Las primeras emociones fueron mixtas: alegría por la victoria, alivio por el fin de una semana de incertidumbre y cansancio por el desgaste. Algunos lloraron en la entrada del ayuntamiento; los niños se abrazaban saltando de felicidad.
El nuevo horario se colgó junto al anuncio de la cancelación; los vecinos lo fotografiaron y lo reenviaron a los pueblos vecinos. En las tiendas se comentaban los cambios:
Lo importante es que ahora sí que pasa algo. Yo ya pensaba que tendría que ir a pie
¡Cada dos días vale! Que vean los funcionarios cuántos somos.
La primera salida del resto del recorrido fue el viernes por la tarde una densa neblina cubría la carretera, el autobús surgió lentamente del blanco vapor con los faros encendidos, desafiando la oscuridad de noviembre.
Los niños se acercaron a los asientos delanteros, los mayores se acomodaron junto a las ventanas; entre ellos circulaban breves felicitaciones:
¡Mira, lo hemos conseguido!
¡A ver si lo mantenemos!
El conductor saludó a todos por nombre y verificó con cuidado las firmas en la nueva hoja de registro.

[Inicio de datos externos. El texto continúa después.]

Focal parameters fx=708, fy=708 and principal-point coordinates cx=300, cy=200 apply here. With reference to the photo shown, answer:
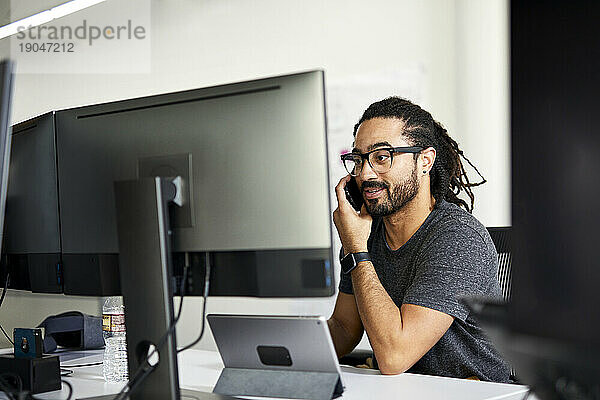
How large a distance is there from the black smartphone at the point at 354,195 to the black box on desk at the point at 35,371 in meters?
0.96

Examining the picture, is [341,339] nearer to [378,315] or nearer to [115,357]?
[378,315]

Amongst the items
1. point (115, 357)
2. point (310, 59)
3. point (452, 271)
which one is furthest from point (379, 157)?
point (310, 59)

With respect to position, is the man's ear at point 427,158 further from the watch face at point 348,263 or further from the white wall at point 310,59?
the white wall at point 310,59

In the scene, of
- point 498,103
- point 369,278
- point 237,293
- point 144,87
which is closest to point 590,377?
point 237,293

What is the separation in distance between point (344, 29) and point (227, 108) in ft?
8.18

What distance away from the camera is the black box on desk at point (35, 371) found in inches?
58.4

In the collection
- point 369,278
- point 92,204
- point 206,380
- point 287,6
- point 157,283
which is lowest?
point 206,380


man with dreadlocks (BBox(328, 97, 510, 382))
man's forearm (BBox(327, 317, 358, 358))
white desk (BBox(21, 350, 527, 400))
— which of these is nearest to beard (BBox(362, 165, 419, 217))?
man with dreadlocks (BBox(328, 97, 510, 382))

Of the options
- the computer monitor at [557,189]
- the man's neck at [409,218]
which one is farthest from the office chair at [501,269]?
the computer monitor at [557,189]

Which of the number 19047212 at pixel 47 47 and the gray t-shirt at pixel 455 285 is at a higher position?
the number 19047212 at pixel 47 47

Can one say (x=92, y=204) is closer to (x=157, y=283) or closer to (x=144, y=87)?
(x=157, y=283)

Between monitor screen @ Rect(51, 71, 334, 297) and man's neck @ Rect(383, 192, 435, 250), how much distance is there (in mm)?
961

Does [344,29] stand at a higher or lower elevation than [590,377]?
higher

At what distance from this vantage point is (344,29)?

El autobús avanzó despacio, mientras por la ventanilla pasaban campos y tejados bajos con chimeneas humeantes. La gente miraba al frente con más tranquilidad que antes como si el tramo más duro ya se hubiera superado juntos.
A María del Carmen le temblaban las manos de la emoción mucho tiempo después de bajar del autobús en casa; sabía con certeza que, si surgía otro problema, los vecinos que había firmado esa noche estarían allí para ayudarla.
El municipio volvió a su ritmo habitual, pero ahora cada mirada cruzada parecía un poco más cálida. En la banca junto a la parada se hablaba de futuros viajes y se agradecía a quien tomó la iniciativa aquella noche bajo la lluvia.
Al caer la noche, el autobús se detuvo nuevamente en la plaza central; el conductor hizo un gesto de despedida a los niños que salían de la escuela:
¡Hasta pasado mañana!
Y esa simple promesa sonó más fiable que cualquier orden que pudiera venir desde arriba.